Vincent Van Gogh never set foot outside the town of Bort-les-Orgues, France, and his mother painted all of his best things. The famous mailed decapitated ear was a figment of the public-relations firm engaged by Van Gogh’s dealer—himself not an imaginative person. Actually, Van Gogh never had a mistress, and took both of his ears to the grave. Indeed, the only reason that the outsized woolen cap his mother made him wear never slipped completely down over his eyes was that his ears were always so large and firmly attached. Henever had any moods, incidentally, to speak of.

Romulus and Remus were no more suckled by a wolf than you and I and Henry Steele Commager were. They were suckered on a wharf.

Then I snapped back out of italics and started to think: “History, wait a minute. You owe me more than that.”I can understand why historians resist being doomed to repeat themselves, but why don’t they try making historical figures more numinous, instead of less? That’s what the average person would do, if he or she had the chance to be a historian.

Millard Fillmore. If the truth be told, Fillmore would roll into the Oval Office about 9:45 in the morning after being up half the night playing Whigs and Masons with Henry Clay. Whigs and Masons was a wrestling game. It is said—even if not by historians—that Fillmore would summon Alex H. H. Stuart, his Secretary of the Interior1, to tie his (Fillmore’s) right foot to his (again, Fillmore’s) left arm and then he (yes, Fillmore) would still throw Clay four times in five. Of Whigs and Masons, Fillmore was the Magic Johnson.

But after getting into the office a couple of hours behind everybody else—and you know the secretaries are all grumbling because why should they be at their desks hitting it bright and early when the President was out till all hours horsing around—Fillmore would immediately put everyone in a dynamic, progressive frame of mind by telling how he bested legendary riverman Mike Fink in a gator-cowing contest. (Fillmore, in only a breechclout, once cowed a 1,200pound gator just by going “Well?” at it. This has been documented.)

Then Fillmore would make a statement of national purpose so clearly put and deeply felt that all those who heard him, however small their roles in the government’s workings, felt lifted and involved: this, Fillmore’s listeners felt, is why we must hold our great plural union together, and never let it succumb to meanness or fixed ideas. And “here,”the White House staff and any average citizens on hand would reflect, “is one who is larger than we, yet one of us.”

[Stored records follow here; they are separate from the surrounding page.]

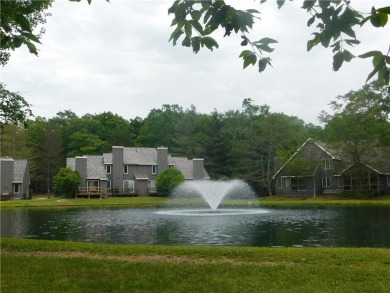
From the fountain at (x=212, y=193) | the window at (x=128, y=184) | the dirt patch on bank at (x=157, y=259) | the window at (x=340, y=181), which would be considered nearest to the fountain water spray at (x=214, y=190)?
the fountain at (x=212, y=193)

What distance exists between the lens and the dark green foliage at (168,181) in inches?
2041

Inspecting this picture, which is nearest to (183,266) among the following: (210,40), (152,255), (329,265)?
(152,255)

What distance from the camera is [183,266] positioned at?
9297 millimetres

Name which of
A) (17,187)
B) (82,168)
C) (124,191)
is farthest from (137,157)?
(17,187)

At which juncture Clay might pop in, tousled from the night before. (No matter what he had been up to, Fillmore always arrived for business looking cleaner than the Board of Health.) Fillmore would wink at Clay’s stout, scuffed Kentucky brogans and lighten the moment with a remark about “feet of Clay,” which Clay himself—being possessed of a firm yet unoppressive sense of his own authenticity—would take in good spirits.

Another thing about Fillmore, he never secretly taped his telephone conversations. □

  1. Ironically enough quite an extrovert, Stuart was a real pistol in his own right whose mother, a seeress, had imparted unto him the power literally to contain multitudes. It is from his middle initials alone that we derive not only Hubert Humphrey and Herbert Hoover but also Horace Heidt.